PROBLEMA BREVE 1:
Indica el número de líneas de los registros que contienen la cadena «nearest», teniendo en cuenta mayúsculas y minúsculas. Responde solo con la cifra.

Las afinidades más hondas con esta problemática de De Man se hallan en el propio Marx, y en concreto en su versión de las cuatro etapas del valor (por supuesto, esta versión puede también leerse como una narrativa de su aparición, aunque no es necesario). De Man no vivió lo suficiente para explorar y articular el encuentro con el marxismo que nos prometió en sus últimos años. Aun así, Alegorías de la lectura incluye ya una pista sustancial, que desplaza el encuentro con el marxismo desde lo antropológico (necesidades, naturaleza humana, etc.) a lo que él llama «conceptualización lingüística»:
Pero el fundamento económico de la teoría política en Rousseau no se encuentra en una teoría de las necesidades, los apetitos y los intereses que llevan a los principios éticos sobre lo que está bien y lo que está mal; es el correlato de la conceptualización lingüística que, por lo tanto, no es ni materialista, ni idealista, ni tan siquiera dialéctica, puesto que el lenguaje ha sido privado tanto de autoridad representativa como trascendental. La relación compleja que se establece entre el determinismo económico de Rousseau y el de Marx sólo puede y debe ser considerada desde este punto de vista (AL 183).
Al igual que ocurre con Derrida, los encuentros teóricos de De Man con el marxismo parecen haber estado mediados fundamentalmente por Althusser, cuyo trabajo sobre Rousseau admiraba De Man (parece que lo consideró [AL 258] una malinterpretación interesante y más útil que las banales malinterpretaciones de los enfoques psicoanalíticos, biográficos, temáticos y disciplinares). Hay que confesar que, por lo general, Rousseau ha resultado embarazoso para el marxismo (como para casi todo el mundo); la absorción del materialismo mecanicista del siglo XVIII por la tradición marxiana no ha ido acompañada de una mayor benevolencia hacia el «idealismo», el «sentimentalismo», etc. de Rousseau. Pero releer El Contrato Social equivale a toparse con la Convención ascendiendo vividamente ante nuestros ojos, mientras que, por lo general, los debates sobre la corriente jacobina (que tan proféticamente articula aquí Rousseau) en la historia subsiguiente de las formaciones políticas de izquierda o marxistas no han abordado adecuadamente la relevancia vigente de El Contrato Social para los problemas del partido y del Estado, de la «dictadura del proletariado» y la necesidad de proyectar una visión de una democracia socialista más avanzada allende las formas de la representación parlamentaria burguesa. Aun así, la penetrante y valiosa sugerencia de De Man nos advierte de que posterguemos estas generalidades comparativas de la filosofía política y abordemos, primero, la más difícil operación de revisar la trama lingüística de estas ideas o «valores». En efecto, veremos en unos instantes que El Contrato Social no sólo pide a gritos una lectura así, sino que además resulta prácticamente incomprensible sin ella.

MATERIAL DE TRABAJO:
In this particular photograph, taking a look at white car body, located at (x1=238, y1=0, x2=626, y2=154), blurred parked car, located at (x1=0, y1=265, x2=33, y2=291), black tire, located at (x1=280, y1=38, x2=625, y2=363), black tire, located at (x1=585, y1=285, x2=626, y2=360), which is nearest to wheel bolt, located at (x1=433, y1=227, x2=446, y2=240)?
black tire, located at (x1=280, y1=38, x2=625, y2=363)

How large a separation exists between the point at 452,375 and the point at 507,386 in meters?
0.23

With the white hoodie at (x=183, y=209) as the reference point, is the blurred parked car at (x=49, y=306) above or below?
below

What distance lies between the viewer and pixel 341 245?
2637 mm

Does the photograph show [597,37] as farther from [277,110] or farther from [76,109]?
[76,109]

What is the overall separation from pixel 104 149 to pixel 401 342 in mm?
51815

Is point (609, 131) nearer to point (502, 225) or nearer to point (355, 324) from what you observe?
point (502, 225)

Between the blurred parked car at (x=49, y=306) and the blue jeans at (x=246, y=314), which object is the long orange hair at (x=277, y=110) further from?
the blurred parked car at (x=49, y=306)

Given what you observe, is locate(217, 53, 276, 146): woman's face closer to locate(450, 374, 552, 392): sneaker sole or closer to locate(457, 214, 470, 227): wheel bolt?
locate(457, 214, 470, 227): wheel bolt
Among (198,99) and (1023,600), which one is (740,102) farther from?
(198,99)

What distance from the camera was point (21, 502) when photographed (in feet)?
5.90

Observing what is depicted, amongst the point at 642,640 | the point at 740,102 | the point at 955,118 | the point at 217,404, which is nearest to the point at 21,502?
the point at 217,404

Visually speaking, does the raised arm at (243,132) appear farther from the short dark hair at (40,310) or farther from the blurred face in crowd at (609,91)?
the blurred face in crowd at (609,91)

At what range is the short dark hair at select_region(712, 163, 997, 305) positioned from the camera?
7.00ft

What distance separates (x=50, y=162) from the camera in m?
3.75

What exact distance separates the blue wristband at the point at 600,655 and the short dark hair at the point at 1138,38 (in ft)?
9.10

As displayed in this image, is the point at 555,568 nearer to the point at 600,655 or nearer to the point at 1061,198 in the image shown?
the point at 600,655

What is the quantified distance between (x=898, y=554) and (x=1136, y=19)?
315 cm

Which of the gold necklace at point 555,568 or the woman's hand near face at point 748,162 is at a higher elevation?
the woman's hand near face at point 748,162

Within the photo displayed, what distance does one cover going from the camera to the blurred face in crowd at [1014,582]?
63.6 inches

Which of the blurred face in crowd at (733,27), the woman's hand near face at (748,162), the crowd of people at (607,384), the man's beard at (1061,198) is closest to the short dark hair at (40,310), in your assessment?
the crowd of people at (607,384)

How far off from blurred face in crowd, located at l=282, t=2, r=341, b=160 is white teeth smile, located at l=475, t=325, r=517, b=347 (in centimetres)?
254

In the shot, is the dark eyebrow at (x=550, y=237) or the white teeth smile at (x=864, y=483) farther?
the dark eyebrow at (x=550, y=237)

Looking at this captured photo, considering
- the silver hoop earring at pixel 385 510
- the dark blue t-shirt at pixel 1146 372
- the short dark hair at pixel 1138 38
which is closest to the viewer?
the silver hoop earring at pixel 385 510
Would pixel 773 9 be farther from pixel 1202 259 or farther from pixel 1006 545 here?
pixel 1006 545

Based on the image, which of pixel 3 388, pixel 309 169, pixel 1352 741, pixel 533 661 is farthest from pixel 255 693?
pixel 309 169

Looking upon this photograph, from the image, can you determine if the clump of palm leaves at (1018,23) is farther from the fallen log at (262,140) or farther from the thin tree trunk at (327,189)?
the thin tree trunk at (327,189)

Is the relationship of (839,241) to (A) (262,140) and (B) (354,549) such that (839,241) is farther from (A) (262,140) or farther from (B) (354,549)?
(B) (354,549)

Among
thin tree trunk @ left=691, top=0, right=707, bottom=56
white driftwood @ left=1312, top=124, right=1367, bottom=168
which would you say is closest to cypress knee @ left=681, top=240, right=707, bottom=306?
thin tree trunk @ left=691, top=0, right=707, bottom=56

PROBLEMA BREVE 2:
Responde a estas preguntas sobre el texto de lectura:
(a) ¿A qué desplaza De Man el encuentro con el marxismo, según el primer párrafo?
(b) Según la cita de Alegorías de la lectura, ¿qué tres cosas no es la conceptualización lingüística?
(c) ¿Por quién parecen haber estado mediados los encuentros teóricos de De Man con el marxismo?

RESPUESTA COMPLETA 1:
2

RESPUESTA COMPLETA 2:
(a) A lo que él llama «conceptualización lingüística».
(b) No es materialista, ni idealista, ni dialéctica.
(c) Por Althusser.